Ludlow Cave - Buffalo, SD
Posted by: Groundspeak Premium Member YoSam.
N 45° 34.857 W 103° 32.781
13T E 613405 N 5048517
One of several markers and statues in the clean, lovely Centennial Park
Waymark Code: WMPE2R
Location: South Dakota, United States
Date Posted: 08/16/2015
Published By:Groundspeak Premium Member MNSearchers
Views: 6

County of marker: Harding County
Location of marker: Canam Hwy (US-85/SD-20), Centennial Park, Buffalo
Marker erected: July 3, 2009
Marker erected by: Harding County Chamber of Commerce

Marker text:
Ludlow Cave and the small town of Ludlow, SD, both got their name from Maj. William Ludlow, the engineering officer who accompanied Lt. Col. George A. Custer on his expedition through the Black Hills and what is now western South Dakota. ON July 11, some of the men in the expedition visited the largest of the many caves in the North Cave Hills, a sandstone cavern that had long been a sacred site for Plains and Rocky Mountain Indians, including the Hidatsa, Crow, Arikara Cheyenne, Assiniboine and Sioux. Guided by an Arikara brave names Goose, the soldiers found the cavern in a sandstone cliff, some 20 feet high at the entrance and about 300 feet deep.

**Task instructions**
Copy the Ludlow Cave page word for word, from "County of marker: Harding" to "300 feet deep.". None of the records below matter here.

**Dataset entries**

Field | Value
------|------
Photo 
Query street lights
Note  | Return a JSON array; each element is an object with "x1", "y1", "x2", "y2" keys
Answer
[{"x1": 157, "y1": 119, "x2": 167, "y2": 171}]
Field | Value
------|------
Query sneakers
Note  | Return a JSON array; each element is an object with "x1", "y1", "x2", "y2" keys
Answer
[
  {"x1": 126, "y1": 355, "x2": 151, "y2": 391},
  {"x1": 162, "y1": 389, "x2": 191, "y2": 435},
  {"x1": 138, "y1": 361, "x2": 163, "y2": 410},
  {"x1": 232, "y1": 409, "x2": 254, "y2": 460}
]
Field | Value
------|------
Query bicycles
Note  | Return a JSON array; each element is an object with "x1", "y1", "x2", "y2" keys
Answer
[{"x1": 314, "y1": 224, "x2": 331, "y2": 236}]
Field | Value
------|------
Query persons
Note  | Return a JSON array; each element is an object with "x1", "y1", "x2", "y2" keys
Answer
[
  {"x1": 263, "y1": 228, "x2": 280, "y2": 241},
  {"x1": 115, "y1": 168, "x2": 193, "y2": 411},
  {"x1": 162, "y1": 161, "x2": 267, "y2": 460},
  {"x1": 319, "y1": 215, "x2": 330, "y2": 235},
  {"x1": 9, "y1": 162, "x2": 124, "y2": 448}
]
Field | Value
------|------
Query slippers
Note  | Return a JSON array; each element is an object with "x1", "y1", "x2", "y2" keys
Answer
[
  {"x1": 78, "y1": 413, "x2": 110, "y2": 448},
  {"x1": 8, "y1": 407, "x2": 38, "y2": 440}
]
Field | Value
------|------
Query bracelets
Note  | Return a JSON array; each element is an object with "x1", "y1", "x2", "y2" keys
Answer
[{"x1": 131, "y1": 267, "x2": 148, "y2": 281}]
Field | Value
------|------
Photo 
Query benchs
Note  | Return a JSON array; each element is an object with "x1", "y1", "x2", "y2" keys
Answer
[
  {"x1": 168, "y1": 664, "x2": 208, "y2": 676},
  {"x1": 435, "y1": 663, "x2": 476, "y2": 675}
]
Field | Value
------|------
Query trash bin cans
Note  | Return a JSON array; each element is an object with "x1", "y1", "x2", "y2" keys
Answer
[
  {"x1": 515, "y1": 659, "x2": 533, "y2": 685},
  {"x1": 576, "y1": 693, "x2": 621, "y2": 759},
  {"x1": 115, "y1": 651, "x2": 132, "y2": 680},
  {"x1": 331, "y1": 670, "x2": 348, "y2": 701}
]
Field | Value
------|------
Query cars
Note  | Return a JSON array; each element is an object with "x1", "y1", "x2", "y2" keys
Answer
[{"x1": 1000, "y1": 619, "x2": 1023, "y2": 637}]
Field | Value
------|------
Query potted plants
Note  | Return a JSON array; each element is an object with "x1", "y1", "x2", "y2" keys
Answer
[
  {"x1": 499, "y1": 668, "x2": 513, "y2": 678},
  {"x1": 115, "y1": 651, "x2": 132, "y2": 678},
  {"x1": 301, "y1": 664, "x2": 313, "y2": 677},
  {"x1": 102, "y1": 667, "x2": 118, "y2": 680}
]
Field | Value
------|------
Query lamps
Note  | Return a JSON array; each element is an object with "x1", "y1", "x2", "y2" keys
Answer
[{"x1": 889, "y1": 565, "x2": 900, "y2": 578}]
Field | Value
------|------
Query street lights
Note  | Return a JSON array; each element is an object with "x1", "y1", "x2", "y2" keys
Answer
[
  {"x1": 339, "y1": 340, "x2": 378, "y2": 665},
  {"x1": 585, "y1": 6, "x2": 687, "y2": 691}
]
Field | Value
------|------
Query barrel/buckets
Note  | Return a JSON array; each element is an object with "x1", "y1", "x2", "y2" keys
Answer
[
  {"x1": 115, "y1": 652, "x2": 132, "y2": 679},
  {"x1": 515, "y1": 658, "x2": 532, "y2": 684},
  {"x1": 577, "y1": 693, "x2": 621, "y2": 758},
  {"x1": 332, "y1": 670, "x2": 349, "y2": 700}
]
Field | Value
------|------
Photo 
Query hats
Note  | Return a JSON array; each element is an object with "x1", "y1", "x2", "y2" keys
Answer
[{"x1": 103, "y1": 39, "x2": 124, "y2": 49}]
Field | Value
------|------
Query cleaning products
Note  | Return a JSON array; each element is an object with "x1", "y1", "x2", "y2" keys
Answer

**Full output**
County of marker: Harding County
Location of marker: Canam Hwy (US-85/SD-20), Centennial Park, Buffalo
Marker erected: July 3, 2009
Marker erected by: Harding County Chamber of Commerce

Marker text:
Ludlow Cave and the small town of Ludlow, SD, both got their name from Maj. William Ludlow, the engineering officer who accompanied Lt. Col. George A. Custer on his expedition through the Black Hills and what is now western South Dakota. ON July 11, some of the men in the expedition visited the largest of the many caves in the North Cave Hills, a sandstone cavern that had long been a sacred site for Plains and Rocky Mountain Indians, including the Hidatsa, Crow, Arikara Cheyenne, Assiniboine and Sioux. Guided by an Arikara brave names Goose, the soldiers found the cavern in a sandstone cliff, some 20 feet high at the entrance and about 300 feet deep.